◆ **What this task involves**:
Print everything from the line containing "What is the difference between the blue" down to the line containing "What is the value for 2019?", both included, exactly as they appear in the data below.

◆ **Data for review**:

*** Block opens ***

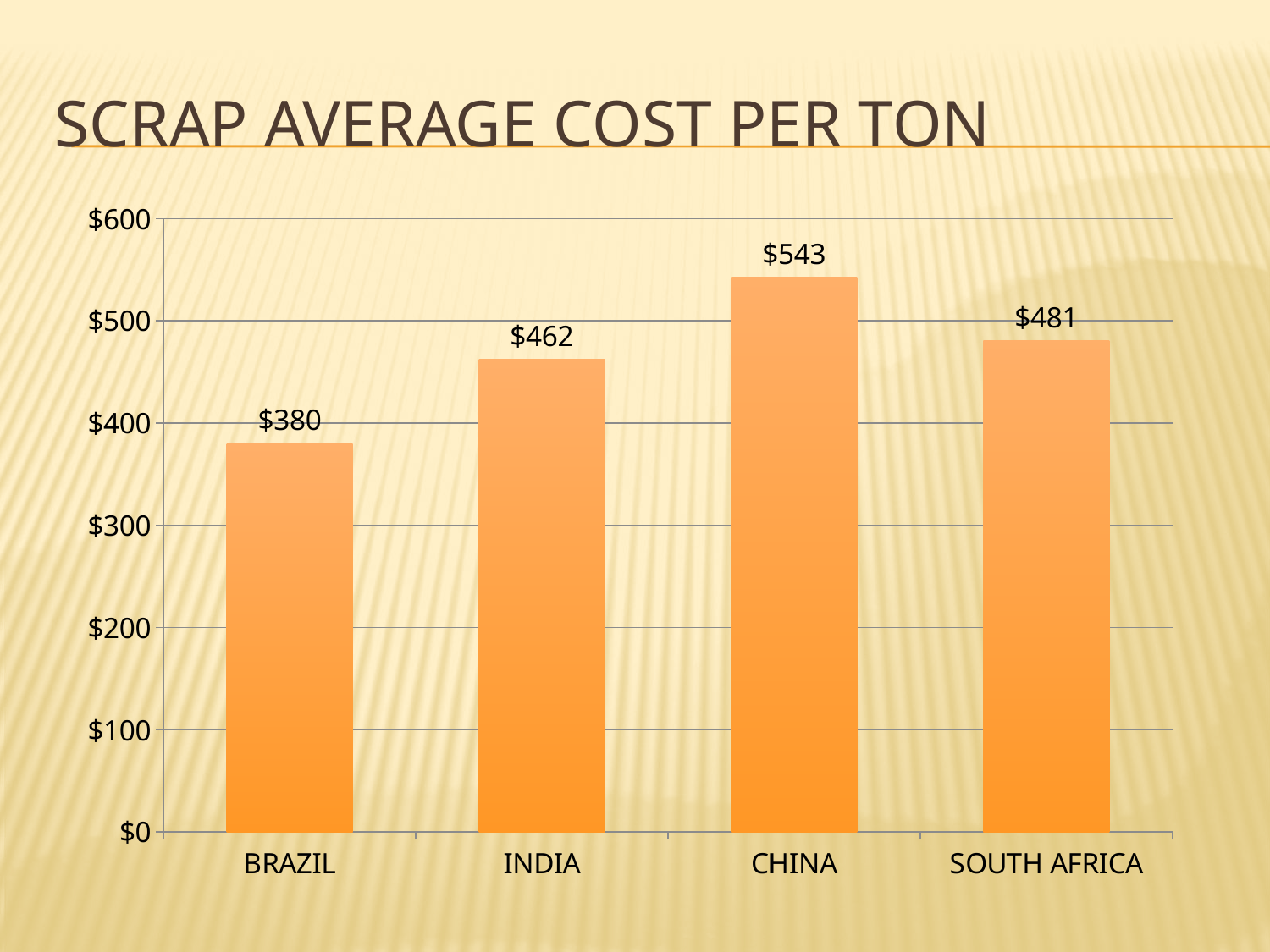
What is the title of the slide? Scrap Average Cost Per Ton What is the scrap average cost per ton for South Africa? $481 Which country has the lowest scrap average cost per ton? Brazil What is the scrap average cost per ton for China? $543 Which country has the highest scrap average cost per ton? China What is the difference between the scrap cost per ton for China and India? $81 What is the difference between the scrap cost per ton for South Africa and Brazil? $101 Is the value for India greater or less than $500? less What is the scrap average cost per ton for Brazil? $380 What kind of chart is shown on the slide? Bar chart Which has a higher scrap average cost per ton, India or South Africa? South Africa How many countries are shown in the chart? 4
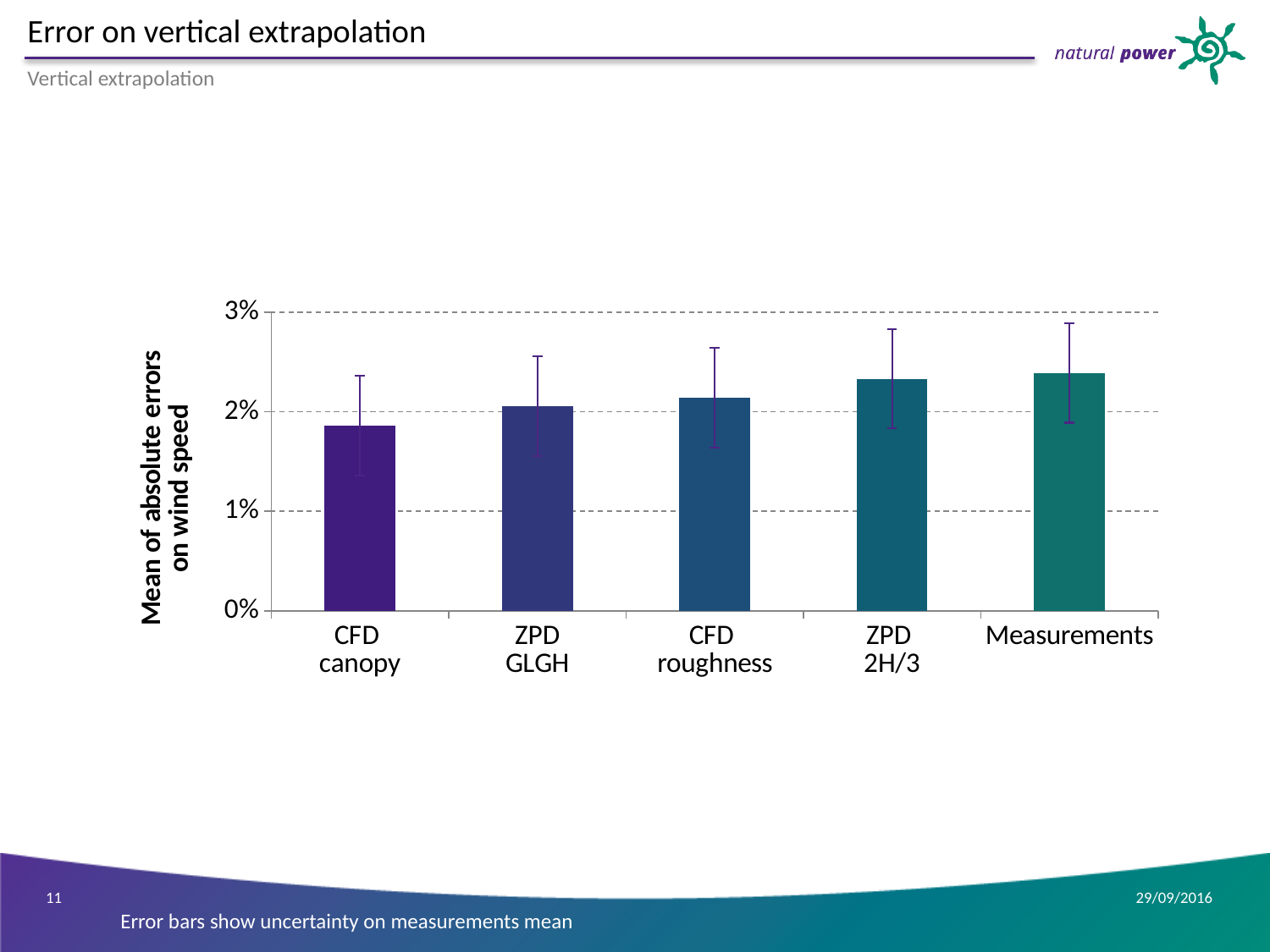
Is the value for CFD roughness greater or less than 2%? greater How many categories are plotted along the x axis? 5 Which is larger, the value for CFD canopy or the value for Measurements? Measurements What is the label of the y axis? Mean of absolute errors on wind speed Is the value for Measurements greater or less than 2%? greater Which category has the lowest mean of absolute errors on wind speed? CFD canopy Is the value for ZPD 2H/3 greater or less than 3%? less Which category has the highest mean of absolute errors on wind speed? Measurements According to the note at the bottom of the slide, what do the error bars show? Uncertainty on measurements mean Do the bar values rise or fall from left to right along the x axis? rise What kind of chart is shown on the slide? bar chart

*** Block closes ***
*** Block opens ***

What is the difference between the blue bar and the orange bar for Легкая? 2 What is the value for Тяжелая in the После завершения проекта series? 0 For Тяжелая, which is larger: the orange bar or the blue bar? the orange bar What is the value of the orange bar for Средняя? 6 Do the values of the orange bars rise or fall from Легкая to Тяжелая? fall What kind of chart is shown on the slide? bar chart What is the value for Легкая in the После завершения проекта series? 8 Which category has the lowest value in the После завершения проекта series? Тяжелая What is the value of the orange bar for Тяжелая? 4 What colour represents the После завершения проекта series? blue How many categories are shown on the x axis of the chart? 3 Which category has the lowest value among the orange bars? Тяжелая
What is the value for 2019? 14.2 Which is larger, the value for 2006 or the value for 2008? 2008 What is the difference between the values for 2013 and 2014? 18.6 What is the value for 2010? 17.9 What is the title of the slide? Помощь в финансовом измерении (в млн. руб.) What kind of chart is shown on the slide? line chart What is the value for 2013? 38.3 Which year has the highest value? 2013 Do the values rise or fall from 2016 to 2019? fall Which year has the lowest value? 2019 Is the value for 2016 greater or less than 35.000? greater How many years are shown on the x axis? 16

*** Block closes ***
*** Block opens ***

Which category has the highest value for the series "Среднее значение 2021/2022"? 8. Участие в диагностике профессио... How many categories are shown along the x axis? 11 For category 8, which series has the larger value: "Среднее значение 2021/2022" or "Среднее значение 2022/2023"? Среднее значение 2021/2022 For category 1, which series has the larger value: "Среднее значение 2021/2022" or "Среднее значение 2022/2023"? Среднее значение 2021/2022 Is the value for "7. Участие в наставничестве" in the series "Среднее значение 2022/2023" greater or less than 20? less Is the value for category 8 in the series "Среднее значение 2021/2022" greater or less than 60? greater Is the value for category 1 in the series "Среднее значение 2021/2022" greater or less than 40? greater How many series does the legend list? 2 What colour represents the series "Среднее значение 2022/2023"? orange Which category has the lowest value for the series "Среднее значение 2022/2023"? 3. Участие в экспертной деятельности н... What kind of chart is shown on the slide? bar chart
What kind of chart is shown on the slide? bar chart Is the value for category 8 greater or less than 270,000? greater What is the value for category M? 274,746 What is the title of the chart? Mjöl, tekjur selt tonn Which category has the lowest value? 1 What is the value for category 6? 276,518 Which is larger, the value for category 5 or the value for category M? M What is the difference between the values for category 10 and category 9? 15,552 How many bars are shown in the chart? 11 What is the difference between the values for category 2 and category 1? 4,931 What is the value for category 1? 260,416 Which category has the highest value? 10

*** Block closes ***

◆ **Response to this exercise**:
What is the difference between the blue bar and the orange bar for Легкая? 2 What is the value for Тяжелая in the После завершения проекта series? 0 For Тяжелая, which is larger: the orange bar or the blue bar? the orange bar What is the value of the orange bar for Средняя? 6 Do the values of the orange bars rise or fall from Легкая to Тяжелая? fall What kind of chart is shown on the slide? bar chart What is the value for Легкая in the После завершения проекта series? 8 Which category has the lowest value in the После завершения проекта series? Тяжелая What is the value of the orange bar for Тяжелая? 4 What colour represents the После завершения проекта series? blue How many categories are shown on the x axis of the chart? 3 Which category has the lowest value among the orange bars? Тяжелая
What is the value for 2019? 14.2 Which is larger, the value for 2006 or the value for 2008? 2008 What is the difference between the values for 2013 and 2014? 18.6 What is the value for 2010? 17.9 What is the title of the slide? Помощь в финансовом измерении (в млн. руб.) What kind of chart is shown on the slide? line chart What is the value for 2013? 38.3 Which year has the highest value? 2013 Do the values rise or fall from 2016 to 2019? fall Which year has the lowest value? 2019 Is the value for 2016 greater or less than 35.000? greater How many years are shown on the x axis? 16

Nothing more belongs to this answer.